> İncelenecek Metin
_ _ _ _

Gerek dünyamız gerekse ülkemiz siyaseti için “rüzgâr” denilen denilen kavram, siyaset için kelime anlamı itibariyle bildik rüzgârdan ibaret değildir. Değişimi de sembolize eder.
O rüzgâr bazen evrensel, uluslararası eser. Bkz: 1968
Bazen ulusaldan eser. Bkz: 1978
Bazen şöyle bir eser..
Bkz: Gebze ve Darıca’da da aslan sosyal demokratların, SHP’nin yerel iktidarda olduğu 1989-1994..
Rüzgar her an tersine de esebilir.
Bkz: Gebze, Darıca ve Çayırova’da Milli Görüş’ün yerel iktidarı devraldığı 1994 – 1999 ve devamında halen süregiden AKP..
Örnekleri çoğaltmak mümkün.
**
Siyasetin rüzgârının önce partilerin liderleri tarafından estirilip il, ilçe ve beldelerde o siyasi partinin teşkilat veya örgütleri tarafından kendi yerellerinde yaygınlaştırması izlenmesi gereken bir pratiktir.
Yine siyasi partilerin yerellerdeki yapılanmaları o kentin yurttaşı için aslında partinin genel merkezidir.
Bizim mesleğin biz dâhil yerel yapılanmaları üzerinden ise aynı bakış açısı geçerlidir. Her partinin ilçe teşkilatı veya örgütü bizler için o partinin genel merkezidir.
Bu kadar genelleme bir girizgâhtan sonra konuyu CHP ve CHP Gebze İlçe Örgütü’ne indirgediğimizde de yönetimlerin, günümüz itibariyle Gökhan Orhan başkanlığındaki mevcut ilçe yönetiminin Gebze’de yeniden CHP yerel iktidarı için bir rüzgâr estirmesi üyesi ve seçmeniyle CHP camiasının beklentisidir diye öngörmekteyim.
Ve bence o rüzgâr birinci yılını doldurmak üzere olan mevcut yönetim tarafından askeri kışladaki proje vakasında estirilmiştir.
Yeterlidir yetersizdir.
“Şurada şöyle yapılsaydı daha iyi olurdu” gibi detaylardan bağımsız bir şekilde kayıtsız kalınmamış, bir şeyler yapılmaya çalışılmıştır.
Kaldı ki genel bir sol jargon olmakla birlikte siyasetin genel bir doğrusudur ki, “Êylem zamanı eylem tartışılmaz…”
Eylem bittikten sonra eylem biçimi masaya yatırılır. Ne yapılıp ne edildiği sorgulanır.
Öte yandan..
Silsile usulü..
Nasıl ki partilerin genel merkezleri tarafından estirilen rüzgarın kentlerdeki yapılanmaları üzerinden o kentlerde sürdürülmesi gerekli bir yerel siyasi pratikse..

_ _ _ _

> Sağlanan Veriler
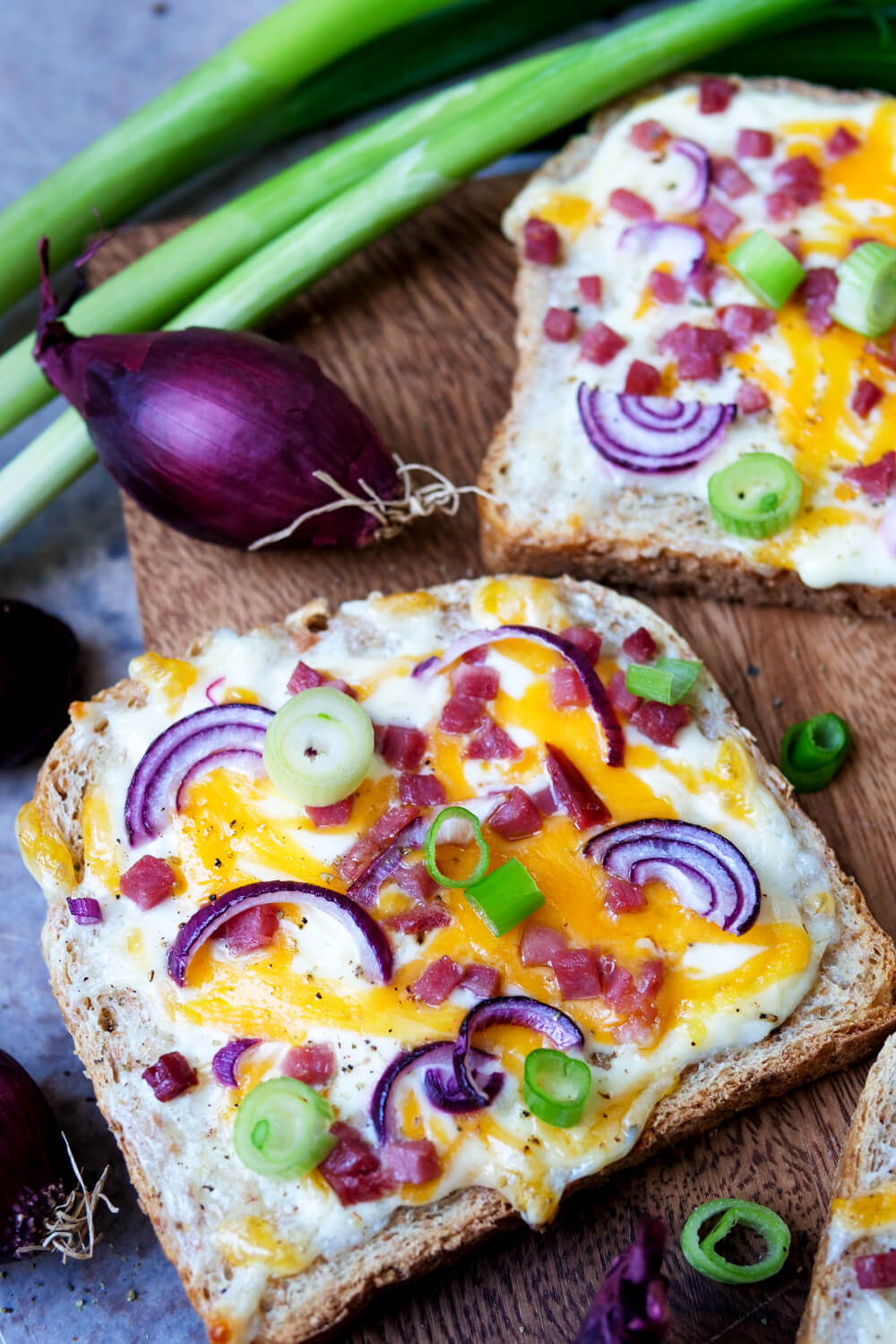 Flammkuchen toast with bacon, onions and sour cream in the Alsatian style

_ _ _ _

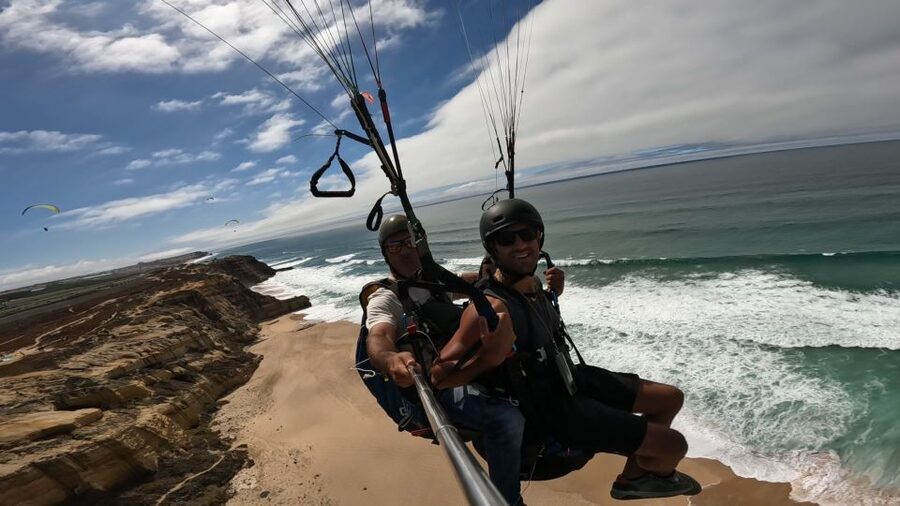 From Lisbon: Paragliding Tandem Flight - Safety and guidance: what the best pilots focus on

_ _ _ _

> Yapılacak Çalışmalar
a - İncelenecek metne göre, Gökhan Orhan başkanlığındaki mevcut CHP Gebze ilçe yönetimi rüzgârı hangi olayda estirmiştir?
b - Siyasette rüzgâr kavramını ele alan metni kaldığı yerden devam ettirerek tamamlayın.

> Görevlere Göre Yanıtlar
a - Askeri kışladaki proje vakasında.

b -
İl ve ilçe yapılanmalarında yönetimin estirdiği rüzgârın başta mahalle örgütleri olmak üzere tüm parti tabanı tarafından yaygınlaştırması beklenir.
Üstelik günümüzde bu rüzgârın yaygınlaşması için sokağa inilmeyi dahi gerektirmeden siyasi propaganda yapacak bir mecra vardır ki adı sosyal medyadır.
Bence CHP tabanında sosyal medyada kendi aralarında siyaset yapan CHP’liler arada bir örneğin Gebze’deki AKP’lilerin neler yaptığına bakmalı, göz atmalıdır.
Ola ki bakacak olurlar ise; CHP’nin İzmit Belediye Başkanı Avukat Fatma Kaplan Hürriyet’in tartışılan her icraatının elbette kendi bakış açıları üzerinden ve şüphe yok ki nasıl da paylaşıldığını göreceklerdir.
Gebze Belediye Başkanı Zinnur Büyükgöz’ün malum KBB meclisinden iki gün önce gündemi dağıtmak için düzenlediği basın toplantısında İstanbul Büyükşehir Belediyesi’nin Gebze’ye bıraktığı sokak köpekleri görüntülerinin Gebze’de kaç AKP’li tarafından, “İşte CeHaPe zihniyeti” sloganı üzerinden paylaşıldığına tanık oldunuz mu?
Bu arada; Fatma Kaplan Hürriyet meselesini irdelerken kendimle tezat bir şey ifade etmiyorum. Elbette Gebze’deki reklam çalışmasını da, elbette KBB Meclisi’nin o günkü toplantısına gelmemesini eleştiririm. Ben gazeteciyim.
Gel gör ki Hürriyet; artısı eksisiyle Gebze’deki CHP’liler tarafından sahiplenilmesi gereken bir partili belediye başkanı değil mi?
Eskaza tek tük denk geliyor.
Bugün bir haberim öncesi Çayırova Belediyesi CHP Meclis Üyesi Turan Ağaç’ın Facebook sayfasına girdiğimde Hürriyet’i sahiplenen bir paylaşımına denk geldim.
Kaç örnek var böyle..
CHP Gebze İlçe Örgütü’nde yönetim ile belediye meclis üyeleri KBB Meclisi’nin toplantısından iki gün önce iki üç saat boyunca konuya dair yapacakları yazılı basın açıklamasında hangi detaylara değineceklerini tartışıp konuştu.
Gazetemizle birlikte az sayıda yayın organında yer buldu.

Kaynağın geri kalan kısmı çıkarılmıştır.